━━━━━ Source data

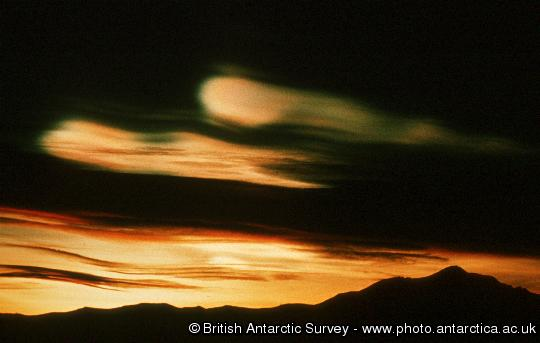 Nacreous (also known as mother of pearl or stratospheric) clouds.  These clouds form at around 20km altitude in the ozone layer and are instrumental in the process of ozone depletion.  Because of their altitude they remain illuminated by the sun, long after sunset on the ground.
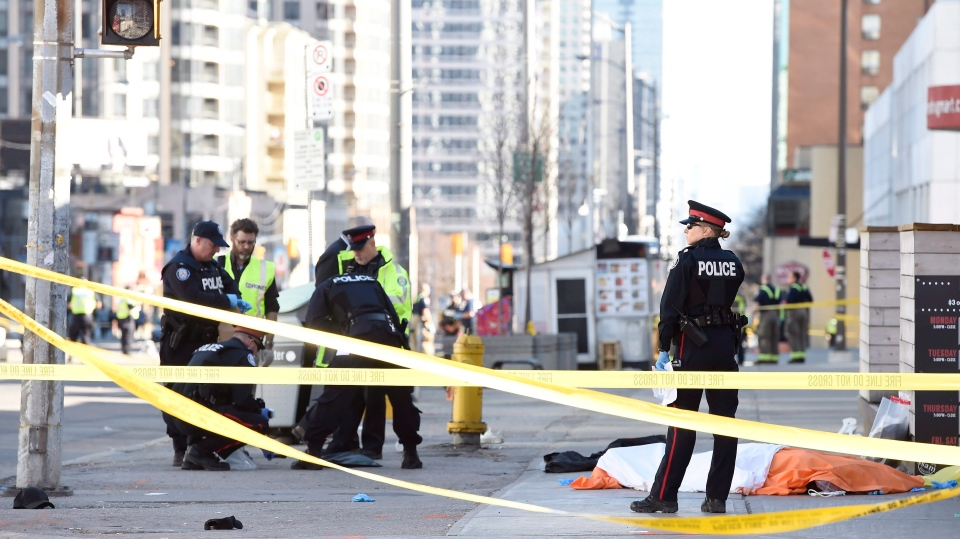 Police secure an area around a covered body in Toronto after a van mounted a sidewalk crashing into a number of pedestrians on Monday, April 23, 2018. (THE CANADIAN PRESS/Nathan Denette)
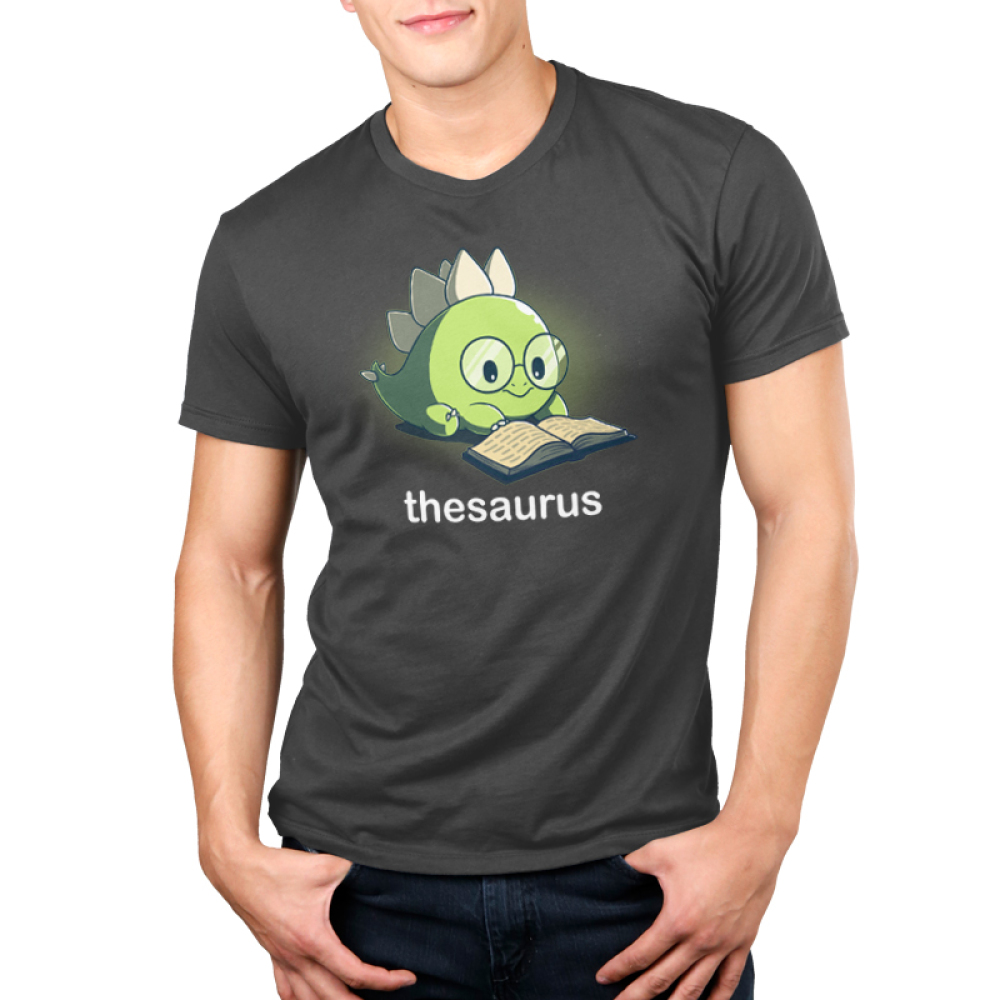 Thesaurus Men's t-shirt model TeeTurtle dark gray t-shirt featuring a green dinosaur with big glasses reading a book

━━━━━━━━━━

Goal of the exercise —
Copy each line of the material above exactly, but not the images.

Exercise answer —
 Nacreous (also known as mother of pearl or stratospheric) clouds.  These clouds form at around 20km altitude in the ozone layer and are instrumental in the process of ozone depletion.  Because of their altitude they remain illuminated by the sun, long after sunset on the ground.
 Police secure an area around a covered body in Toronto after a van mounted a sidewalk crashing into a number of pedestrians on Monday, April 23, 2018. (THE CANADIAN PRESS/Nathan Denette)
 Thesaurus Men's t-shirt model TeeTurtle dark gray t-shirt featuring a green dinosaur with big glasses reading a book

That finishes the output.